The settlement is tentative and reportedly would be concluded in 2012, so one might wonder why it is being announced now. The speculation Dr. Poses passes along is that GSK's UK CEO, Andrew Witty, is being pushed for a knighthood, and so the company wished to clear the decks and not have embarrassing news coming out later when it could interfere with Mr. Witty becoming Sir Andrew.

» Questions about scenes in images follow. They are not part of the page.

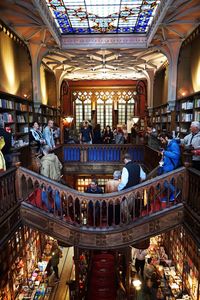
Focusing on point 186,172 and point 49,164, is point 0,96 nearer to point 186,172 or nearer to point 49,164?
point 49,164

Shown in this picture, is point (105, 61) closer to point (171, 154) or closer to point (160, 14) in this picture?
point (160, 14)

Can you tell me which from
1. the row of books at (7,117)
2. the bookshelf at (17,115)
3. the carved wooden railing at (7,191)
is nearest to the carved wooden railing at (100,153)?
the bookshelf at (17,115)

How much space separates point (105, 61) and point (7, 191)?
9.41 meters

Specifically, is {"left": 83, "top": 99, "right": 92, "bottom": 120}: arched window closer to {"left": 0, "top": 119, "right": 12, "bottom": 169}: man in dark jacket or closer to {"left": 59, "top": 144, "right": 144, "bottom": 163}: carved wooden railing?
{"left": 59, "top": 144, "right": 144, "bottom": 163}: carved wooden railing

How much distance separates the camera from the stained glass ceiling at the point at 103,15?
262 inches

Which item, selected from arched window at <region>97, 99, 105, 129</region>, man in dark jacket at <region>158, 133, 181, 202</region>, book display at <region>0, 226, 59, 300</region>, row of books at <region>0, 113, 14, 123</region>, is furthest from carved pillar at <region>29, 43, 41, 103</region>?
arched window at <region>97, 99, 105, 129</region>

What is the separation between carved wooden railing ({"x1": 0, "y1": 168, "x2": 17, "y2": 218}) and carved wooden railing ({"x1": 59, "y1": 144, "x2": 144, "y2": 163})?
6.27m

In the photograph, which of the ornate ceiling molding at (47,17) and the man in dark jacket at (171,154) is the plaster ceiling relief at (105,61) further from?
the man in dark jacket at (171,154)

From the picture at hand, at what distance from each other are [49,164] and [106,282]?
3.72 m

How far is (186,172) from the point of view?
4.05 m

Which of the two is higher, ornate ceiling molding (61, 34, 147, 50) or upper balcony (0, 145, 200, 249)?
ornate ceiling molding (61, 34, 147, 50)

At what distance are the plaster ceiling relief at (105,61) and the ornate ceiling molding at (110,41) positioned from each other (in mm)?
620

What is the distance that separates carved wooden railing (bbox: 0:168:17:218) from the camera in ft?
12.0

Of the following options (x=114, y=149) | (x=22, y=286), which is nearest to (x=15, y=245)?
(x=22, y=286)
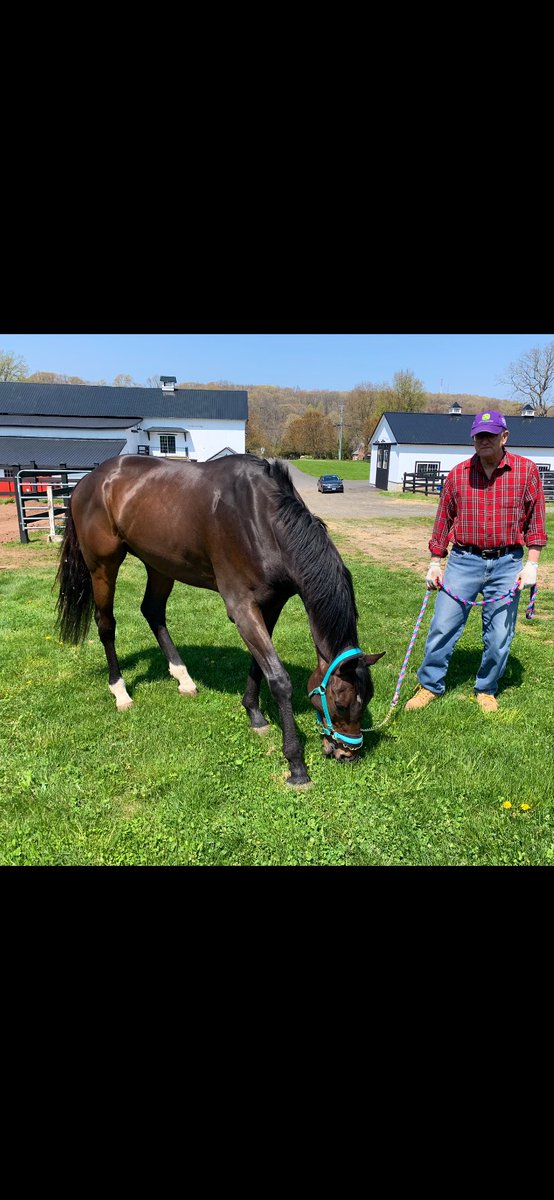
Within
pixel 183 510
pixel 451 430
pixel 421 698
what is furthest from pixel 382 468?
pixel 183 510

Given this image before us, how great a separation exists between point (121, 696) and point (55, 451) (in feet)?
115

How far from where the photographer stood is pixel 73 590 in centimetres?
530

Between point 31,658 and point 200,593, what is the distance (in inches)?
134

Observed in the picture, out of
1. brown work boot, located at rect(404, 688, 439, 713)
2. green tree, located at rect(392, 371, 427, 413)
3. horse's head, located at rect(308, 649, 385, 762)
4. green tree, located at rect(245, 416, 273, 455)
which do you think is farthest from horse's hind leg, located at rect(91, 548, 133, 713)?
green tree, located at rect(392, 371, 427, 413)

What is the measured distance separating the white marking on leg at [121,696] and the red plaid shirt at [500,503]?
117 inches

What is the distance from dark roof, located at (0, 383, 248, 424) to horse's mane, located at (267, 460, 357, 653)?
39.6 metres

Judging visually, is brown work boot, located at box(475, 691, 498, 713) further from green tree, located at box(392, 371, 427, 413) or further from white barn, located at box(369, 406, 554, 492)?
green tree, located at box(392, 371, 427, 413)

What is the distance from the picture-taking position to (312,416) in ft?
274

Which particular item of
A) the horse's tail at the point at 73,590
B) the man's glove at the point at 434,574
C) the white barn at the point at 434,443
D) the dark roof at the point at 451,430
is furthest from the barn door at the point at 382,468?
the horse's tail at the point at 73,590

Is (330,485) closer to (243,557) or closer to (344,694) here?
(243,557)

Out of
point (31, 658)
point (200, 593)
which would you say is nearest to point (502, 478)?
point (31, 658)

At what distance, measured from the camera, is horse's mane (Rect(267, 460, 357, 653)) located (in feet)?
11.3

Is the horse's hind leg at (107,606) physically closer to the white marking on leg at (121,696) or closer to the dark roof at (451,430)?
the white marking on leg at (121,696)

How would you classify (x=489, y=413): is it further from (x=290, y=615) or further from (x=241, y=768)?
(x=290, y=615)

Along the way Dr. Poses cites a nice review by Deborah Cohen in the British Medical Journal (BSJ) on the ins and outs of the entire Avandia debacle:
http://www.bmj.com/content/341/bmj.c4848
Ms. Cohen's piece reviews the skimpy evidence presented to both the FDA and the European drug review agency that Avandia was safe and effective, even at the time it was first approved and before later evidence emerged on the extent of the heart disease risk that it posed. The reasons why it made it through approval on such a slim basis? Clearly smart drug company promotion and lobbying played a role. But at least a part of the problem was the diabetes-endocrinology community. The glitazone drugs represent a new pharmacological approach to diabetes treatment, unlike any existing class of drugs. They promise not to replace what insulin does, but rather to treat the insulin resistance of other body tissues that is a big part of type II diabetes. The first glitazone, troglitazone (Rezulin) had to be withdrawn when patients started dying of liver failure--though its maker, Warner-Lambert, lobbied like heck within the FDA to keep its drug on the market, as I recounted at length in HOOKED. So having another glitazone as an alternative was a big priority for endocrinologists. Apparently it was such a big priority that these smart specialists forgot to ask if there was any evidence that Avandia actually improved the long-term outlook of people with diabetes, instead of just making their numbers look better right now, and especially whether it actually prevented the heart and vessel disease which is the primary serious complication of Type II diabetes.
And here we return to another theme I harp on--why many within the FDA say they must ignore conflicts of interest because if they excluded all "experts" with COI from their scientific advisory committees, there would be none left to serve. My reply to this has often been that it depends on who you call an "expert," and why more of my own colleagues in primary care fields are not asked to serve on an FDA committee. I think here you have a case in point. Who is more likely to get all misty-eyed over the fact that Avandia works by a novel pharmacological pathway? An endocrinologist. Who is more likely to be skeptical and demand proof that it really helps patients? A primary care physician. I rest my case.
ADDENDUM 11/21/11: I erred above in saying that the GSK settlement was nearly twice the previous high settlement. I had thought that the most recent Pfizer settlement was in the middle $1B range, but according to the Bloomberg News coverage of another recent settlement, Abbott Labs (see post just above), Pfizer settled its charges over the marketing of the painkiller Bextra for $2.3B in 2009.
Subscribe to:
Post Comments (Atom)
1 comment:
One important issue that is ignored by the FDA (and just about everyone else) is the fact that many experts have become experts largely because of conflict of interest – because they have willingly accepted pharma money to run biased trials that only get published if the results are favourable, and even then are likely to be seriously spun by ghost-writers. So they have brought lots of money into their departments, had lots of papers published, been paid to do lots of conference presentations, got tenure, been promoted, received recognition as experts.